>> START Data shown

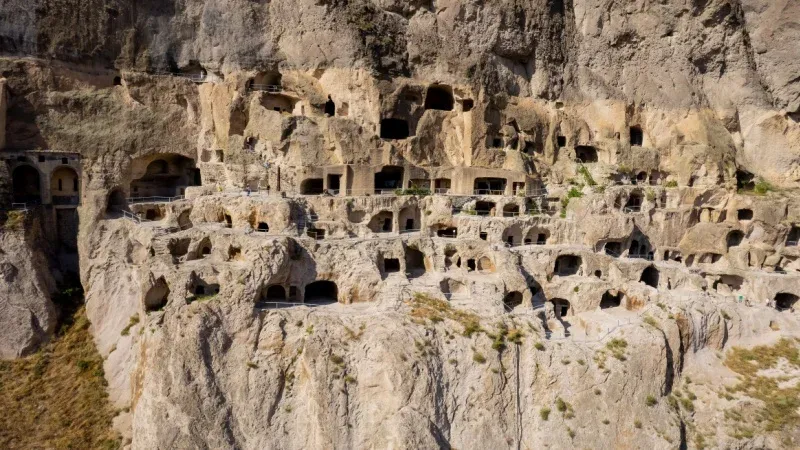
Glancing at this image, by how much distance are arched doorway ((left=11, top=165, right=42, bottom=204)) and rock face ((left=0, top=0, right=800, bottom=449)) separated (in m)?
0.17

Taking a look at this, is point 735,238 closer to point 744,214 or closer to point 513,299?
point 744,214

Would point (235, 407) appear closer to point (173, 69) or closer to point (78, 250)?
point (78, 250)

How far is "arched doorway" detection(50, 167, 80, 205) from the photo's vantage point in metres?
30.2

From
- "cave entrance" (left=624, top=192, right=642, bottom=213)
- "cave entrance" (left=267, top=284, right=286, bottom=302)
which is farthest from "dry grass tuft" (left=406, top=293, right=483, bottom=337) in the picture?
"cave entrance" (left=624, top=192, right=642, bottom=213)

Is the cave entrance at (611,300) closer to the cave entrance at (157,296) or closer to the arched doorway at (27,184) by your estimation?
the cave entrance at (157,296)

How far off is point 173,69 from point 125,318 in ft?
61.7

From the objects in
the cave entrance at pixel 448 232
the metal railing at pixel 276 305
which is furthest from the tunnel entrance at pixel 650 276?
the metal railing at pixel 276 305

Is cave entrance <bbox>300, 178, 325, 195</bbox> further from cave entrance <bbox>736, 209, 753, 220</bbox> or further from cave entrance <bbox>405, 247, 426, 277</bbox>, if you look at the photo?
cave entrance <bbox>736, 209, 753, 220</bbox>

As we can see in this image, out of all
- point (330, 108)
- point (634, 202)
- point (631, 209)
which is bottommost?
point (631, 209)

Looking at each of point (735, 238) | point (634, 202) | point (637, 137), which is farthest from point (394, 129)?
point (735, 238)

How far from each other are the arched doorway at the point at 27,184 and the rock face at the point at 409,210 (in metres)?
0.17

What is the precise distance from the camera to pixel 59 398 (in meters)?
23.2

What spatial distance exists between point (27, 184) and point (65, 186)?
2.21 m

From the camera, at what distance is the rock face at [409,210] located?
21750mm
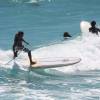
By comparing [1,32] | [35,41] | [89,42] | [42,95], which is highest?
[1,32]

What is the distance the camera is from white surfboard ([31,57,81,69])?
18.0 m

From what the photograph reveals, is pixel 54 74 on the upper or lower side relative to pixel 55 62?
lower

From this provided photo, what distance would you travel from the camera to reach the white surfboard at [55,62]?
1800cm

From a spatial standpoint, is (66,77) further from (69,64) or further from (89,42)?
(89,42)

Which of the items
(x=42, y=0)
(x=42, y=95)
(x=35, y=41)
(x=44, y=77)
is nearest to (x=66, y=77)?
(x=44, y=77)

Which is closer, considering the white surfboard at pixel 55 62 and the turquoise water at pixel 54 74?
the turquoise water at pixel 54 74

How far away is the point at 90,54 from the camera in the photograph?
856 inches

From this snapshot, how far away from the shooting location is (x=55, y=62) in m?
18.6

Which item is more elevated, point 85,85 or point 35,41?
point 35,41

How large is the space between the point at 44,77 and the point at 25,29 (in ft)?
58.9

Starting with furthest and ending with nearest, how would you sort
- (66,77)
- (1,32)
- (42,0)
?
(42,0)
(1,32)
(66,77)

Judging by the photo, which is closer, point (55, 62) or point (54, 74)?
point (54, 74)

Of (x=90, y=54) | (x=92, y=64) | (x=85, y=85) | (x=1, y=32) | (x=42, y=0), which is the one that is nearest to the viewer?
(x=85, y=85)

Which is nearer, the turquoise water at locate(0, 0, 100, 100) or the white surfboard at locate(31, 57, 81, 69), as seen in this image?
the turquoise water at locate(0, 0, 100, 100)
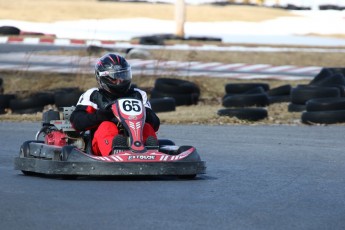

>> END Data shown

__Brief__
Lay out the lines above as a numbered list, omitting blank lines. Leave the pictures out of your answer.

__Task result__
1. Glancing at this image, by how much distance are arched doorway ((left=11, top=165, right=42, bottom=204)) and rock face ((left=0, top=0, right=800, bottom=449)) separated (in m)?
2. 0.17
3. Taking a look at this, is point 735,238 closer to point 744,214 or closer to point 513,299?
4. point 744,214
5. Would point (235, 407) appear closer to point (173, 69) or closer to point (78, 250)?
6. point (78, 250)
7. How far is "arched doorway" detection(50, 167, 80, 205) from the photo's vantage point in metres?
8. 30.2
9. From
10. - "cave entrance" (left=624, top=192, right=642, bottom=213)
11. - "cave entrance" (left=267, top=284, right=286, bottom=302)
12. which is farthest from "dry grass tuft" (left=406, top=293, right=483, bottom=337) in the picture?
13. "cave entrance" (left=624, top=192, right=642, bottom=213)
14. Is the cave entrance at (611,300) closer to the cave entrance at (157,296) or closer to the arched doorway at (27,184) by your estimation?
15. the cave entrance at (157,296)
16. How far off is point 173,69 from point 125,318 in ft?
17. 61.7
18. From the objects in
19. the cave entrance at pixel 448 232
20. the metal railing at pixel 276 305
21. which is furthest from the tunnel entrance at pixel 650 276?
22. the metal railing at pixel 276 305
23. Is cave entrance <bbox>300, 178, 325, 195</bbox> further from cave entrance <bbox>736, 209, 753, 220</bbox> or further from cave entrance <bbox>405, 247, 426, 277</bbox>, if you look at the photo?
24. cave entrance <bbox>736, 209, 753, 220</bbox>
25. As we can see in this image, out of all
26. - point (330, 108)
27. - point (634, 202)
28. - point (631, 209)
29. which is bottommost?
30. point (631, 209)
31. Looking at each of point (735, 238) | point (634, 202) | point (637, 137), which is farthest from point (394, 129)?
32. point (735, 238)
33. How far from each other are the arched doorway at the point at 27,184 and the rock face at the point at 409,210 (in metres)?
34. 0.17
35. What is the precise distance from the camera to pixel 59 398 (in meters)?
36. 23.2
37. What spatial distance exists between point (27, 184) and point (65, 186)?
38. 2.21 m
39. From the camera, at what distance is the rock face at [409,210] located?
40. 21750mm
41. By comparing [1,32] | [35,41] | [89,42] | [42,95], which is highest?
42. [1,32]
43. What is the distance the camera is from white surfboard ([31,57,81,69])?
44. 18.0 m
45. From what the photograph reveals, is pixel 54 74 on the upper or lower side relative to pixel 55 62?
46. lower
47. From this provided photo, what distance would you travel from the camera to reach the white surfboard at [55,62]?
48. 1800cm
49. From a spatial standpoint, is (66,77) further from (69,64) or further from (89,42)?
50. (89,42)
51. Which of the items
52. (x=42, y=0)
53. (x=42, y=95)
54. (x=35, y=41)
55. (x=44, y=77)
56. is nearest to (x=66, y=77)?
57. (x=44, y=77)
58. Which is closer, considering the white surfboard at pixel 55 62 and the turquoise water at pixel 54 74?
59. the turquoise water at pixel 54 74
60. How far away is the point at 90,54 from the camera in the photograph?
61. 856 inches
62. From this snapshot, how far away from the shooting location is (x=55, y=62) in m?
63. 18.6
64. Which item is more elevated, point 85,85 or point 35,41?
65. point 35,41
66. How large is the space between the point at 44,77 and the point at 25,29 (in ft)?
67. 58.9
68. Starting with furthest and ending with nearest, how would you sort
69. - (66,77)
70. - (1,32)
71. - (42,0)
72. ?
73. (42,0)
74. (1,32)
75. (66,77)
76. Judging by the photo, which is closer, point (55, 62) or point (54, 74)?
77. point (54, 74)
78. Of (x=90, y=54) | (x=92, y=64) | (x=85, y=85) | (x=1, y=32) | (x=42, y=0), which is the one that is nearest to the viewer?
79. (x=85, y=85)
80. Which is nearer, the turquoise water at locate(0, 0, 100, 100) or the white surfboard at locate(31, 57, 81, 69), as seen in this image?
81. the turquoise water at locate(0, 0, 100, 100)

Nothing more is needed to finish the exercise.